> [Given instruction]:
Could you copy, word for word, the lines of the records that start at the one containing "Which of young" and end after the one containing "187 centimetres"?

***** Provided data

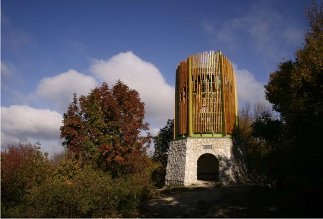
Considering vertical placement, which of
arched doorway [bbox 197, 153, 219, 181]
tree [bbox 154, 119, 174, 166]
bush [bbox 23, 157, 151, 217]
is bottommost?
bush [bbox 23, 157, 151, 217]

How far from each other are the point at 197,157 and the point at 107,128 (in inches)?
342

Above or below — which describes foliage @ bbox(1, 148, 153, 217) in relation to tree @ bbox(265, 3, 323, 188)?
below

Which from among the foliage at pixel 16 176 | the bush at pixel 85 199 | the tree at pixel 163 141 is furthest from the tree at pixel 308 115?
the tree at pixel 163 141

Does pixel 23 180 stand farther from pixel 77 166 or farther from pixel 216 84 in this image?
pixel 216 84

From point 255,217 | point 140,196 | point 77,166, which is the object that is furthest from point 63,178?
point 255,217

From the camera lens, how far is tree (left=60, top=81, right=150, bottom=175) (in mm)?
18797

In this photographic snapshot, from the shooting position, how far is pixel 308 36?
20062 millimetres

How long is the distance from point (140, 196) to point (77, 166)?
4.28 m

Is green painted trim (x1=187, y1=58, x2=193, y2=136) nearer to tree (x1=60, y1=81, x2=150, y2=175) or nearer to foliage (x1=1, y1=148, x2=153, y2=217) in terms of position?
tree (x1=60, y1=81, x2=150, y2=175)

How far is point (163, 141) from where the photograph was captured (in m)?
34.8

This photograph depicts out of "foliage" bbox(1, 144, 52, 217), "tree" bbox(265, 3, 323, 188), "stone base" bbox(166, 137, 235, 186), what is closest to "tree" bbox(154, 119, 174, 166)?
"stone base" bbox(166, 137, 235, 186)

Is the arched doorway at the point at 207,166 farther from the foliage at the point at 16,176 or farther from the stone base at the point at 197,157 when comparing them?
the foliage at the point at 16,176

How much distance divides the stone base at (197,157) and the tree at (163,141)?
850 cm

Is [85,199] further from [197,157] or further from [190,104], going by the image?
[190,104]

**********
***** Provided data

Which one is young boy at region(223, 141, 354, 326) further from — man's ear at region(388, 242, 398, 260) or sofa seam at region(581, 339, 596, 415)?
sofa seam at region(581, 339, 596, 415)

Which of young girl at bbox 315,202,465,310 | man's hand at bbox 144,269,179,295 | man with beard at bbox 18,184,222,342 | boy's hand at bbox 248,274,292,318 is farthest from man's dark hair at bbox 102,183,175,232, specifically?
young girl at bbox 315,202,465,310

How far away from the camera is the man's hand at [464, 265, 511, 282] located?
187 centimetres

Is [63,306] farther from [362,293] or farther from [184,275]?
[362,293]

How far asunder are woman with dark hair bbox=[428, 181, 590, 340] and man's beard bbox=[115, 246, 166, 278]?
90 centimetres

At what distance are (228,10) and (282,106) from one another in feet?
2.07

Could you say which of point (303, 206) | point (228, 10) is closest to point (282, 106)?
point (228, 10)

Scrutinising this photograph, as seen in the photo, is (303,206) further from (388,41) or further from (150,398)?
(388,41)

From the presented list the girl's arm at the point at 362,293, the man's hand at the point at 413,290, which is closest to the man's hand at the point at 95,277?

**********

> [Final answer]:
Which of young girl at bbox 315,202,465,310 | man's hand at bbox 144,269,179,295 | man with beard at bbox 18,184,222,342 | boy's hand at bbox 248,274,292,318 is farthest from man's dark hair at bbox 102,183,175,232, specifically?
young girl at bbox 315,202,465,310

How far away from the camera is the man's hand at [464, 265, 511, 282] located?
187 centimetres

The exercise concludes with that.